- AIM OF THE EXERCISE: Find all lines in the listing that include the word "site", then copy them.

- GIVEN ENTRIES:
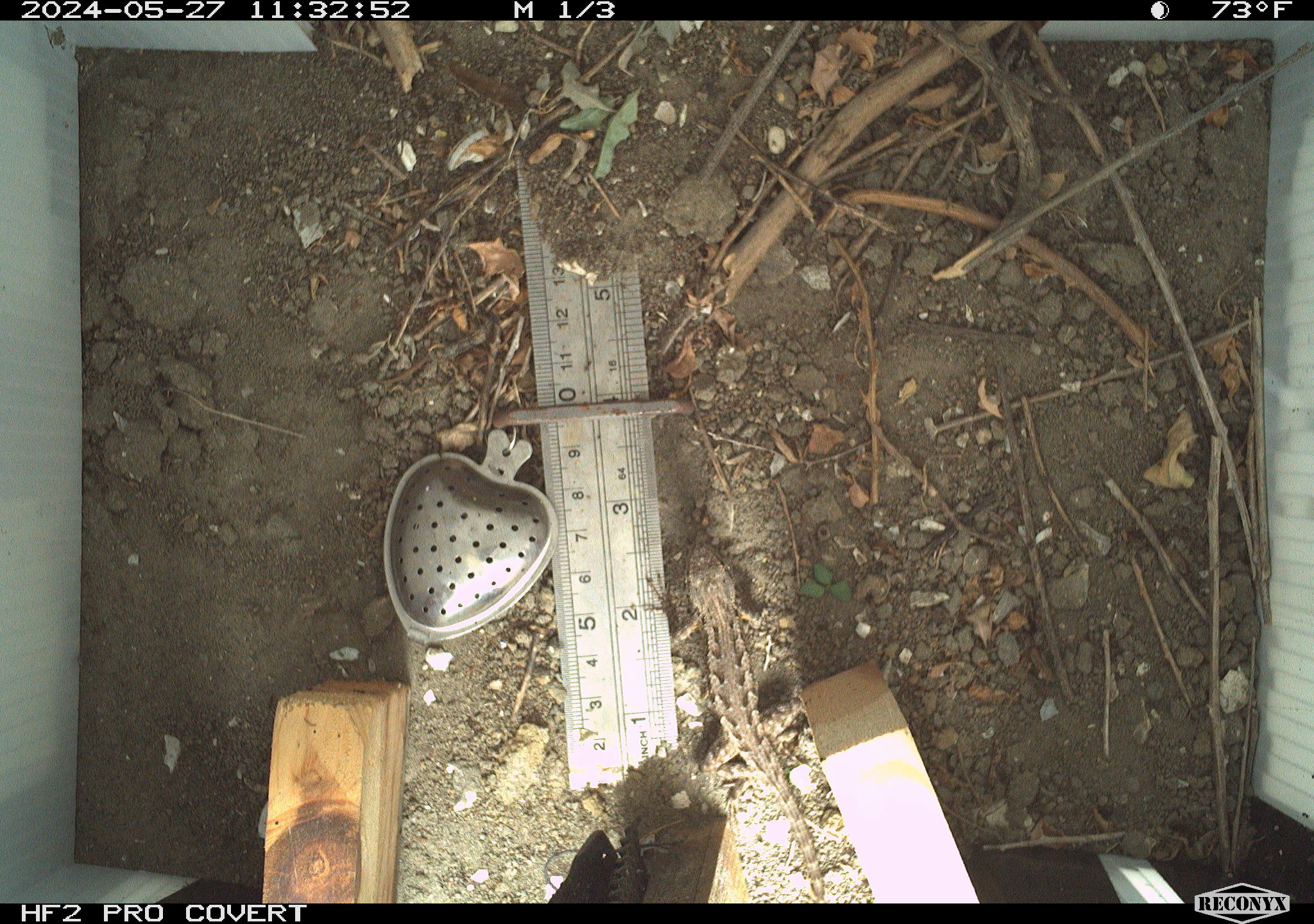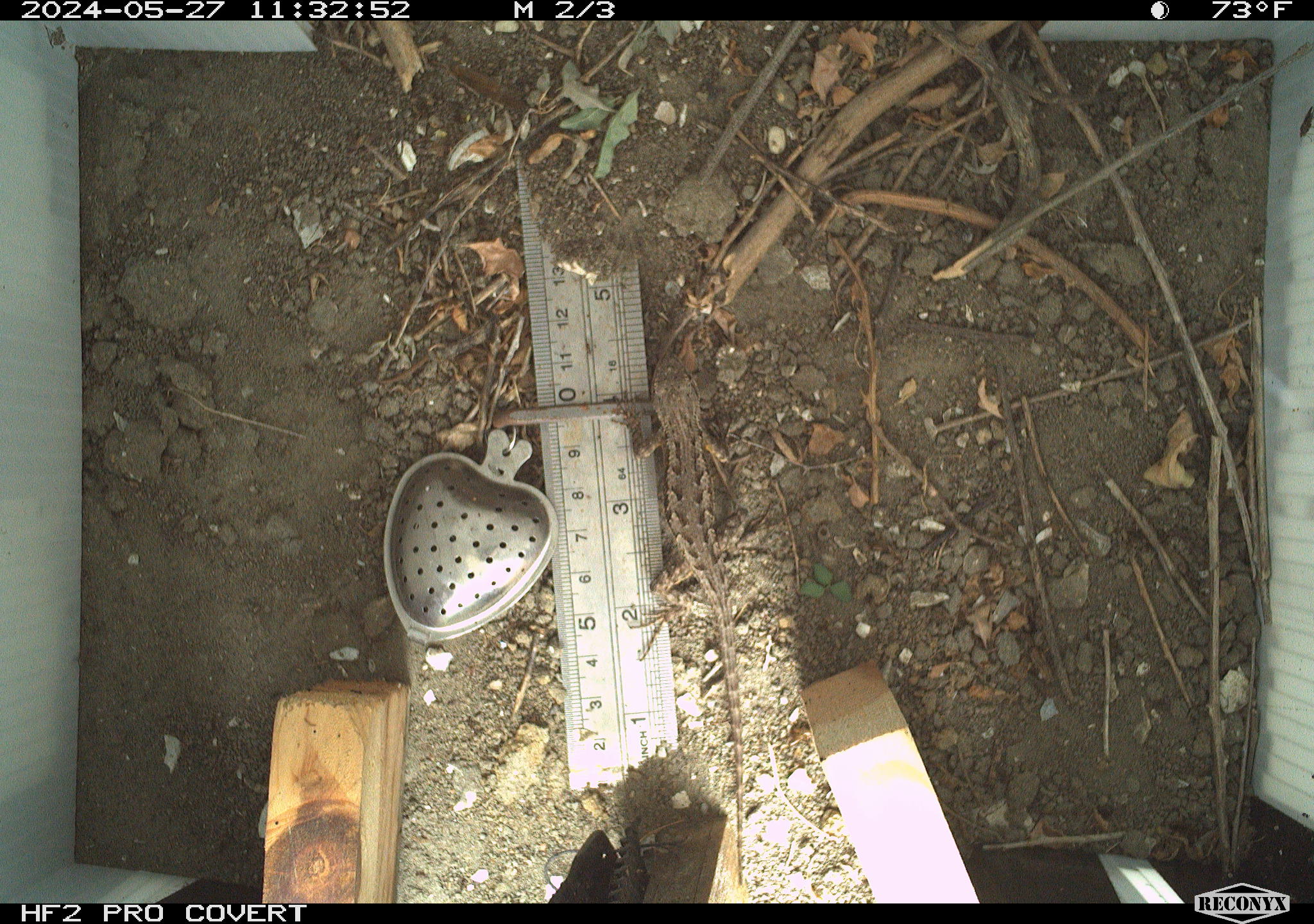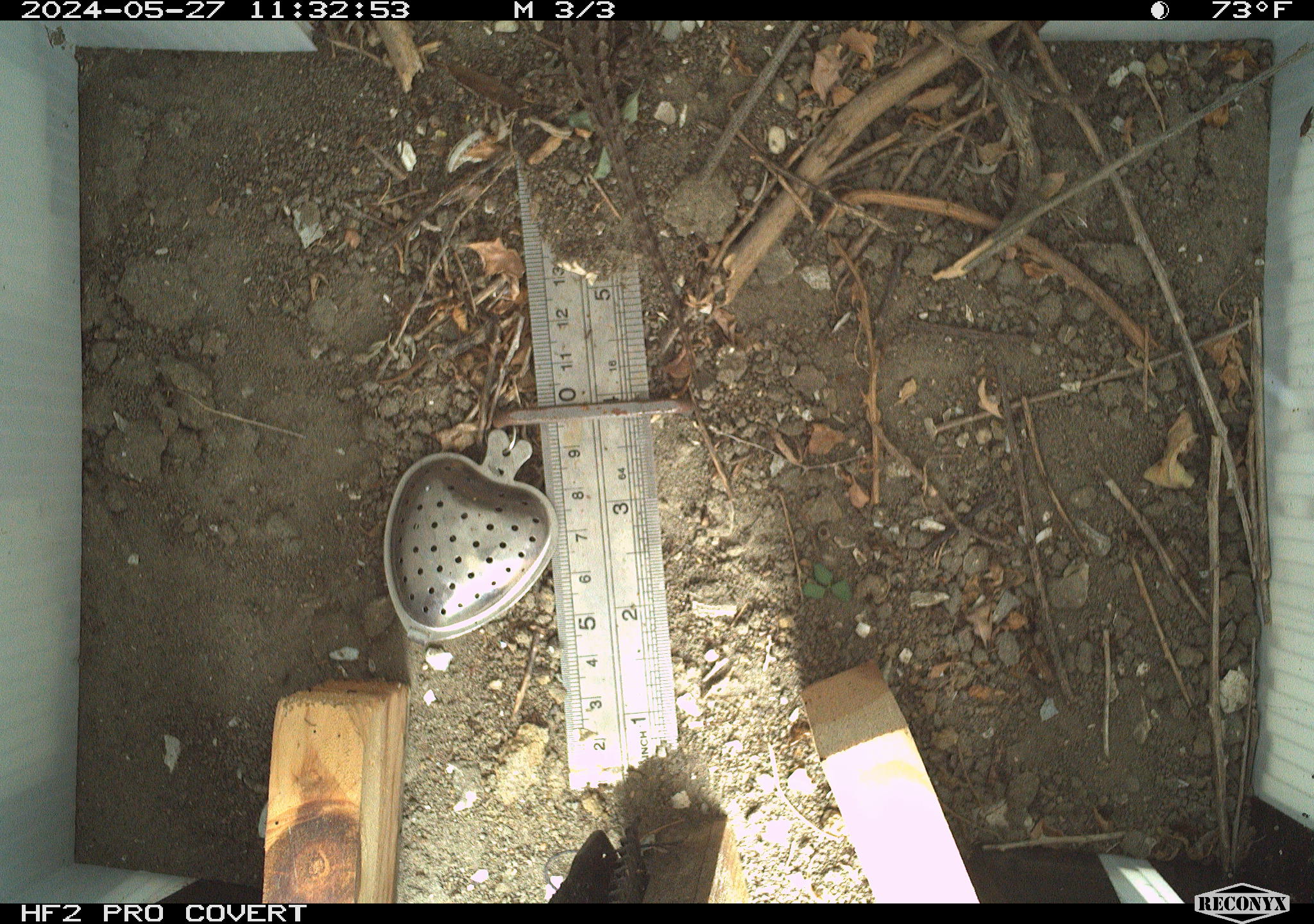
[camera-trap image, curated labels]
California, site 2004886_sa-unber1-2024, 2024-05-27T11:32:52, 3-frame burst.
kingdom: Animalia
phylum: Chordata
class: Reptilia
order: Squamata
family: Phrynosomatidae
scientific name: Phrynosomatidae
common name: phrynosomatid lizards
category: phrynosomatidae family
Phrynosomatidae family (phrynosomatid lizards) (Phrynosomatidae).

---

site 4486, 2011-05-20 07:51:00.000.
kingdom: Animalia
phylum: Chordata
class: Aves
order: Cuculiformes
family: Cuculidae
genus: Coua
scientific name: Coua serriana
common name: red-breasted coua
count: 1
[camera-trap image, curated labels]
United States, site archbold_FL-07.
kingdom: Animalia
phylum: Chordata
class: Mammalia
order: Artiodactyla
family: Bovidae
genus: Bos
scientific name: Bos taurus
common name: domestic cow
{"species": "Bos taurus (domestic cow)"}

- RESULT:
California, site 2004886_sa-unber1-2024, 2024-05-27T11:32:52, 3-frame burst.
site 4486, 2011-05-20 07:51:00.000.
United States, site archbold_FL-07.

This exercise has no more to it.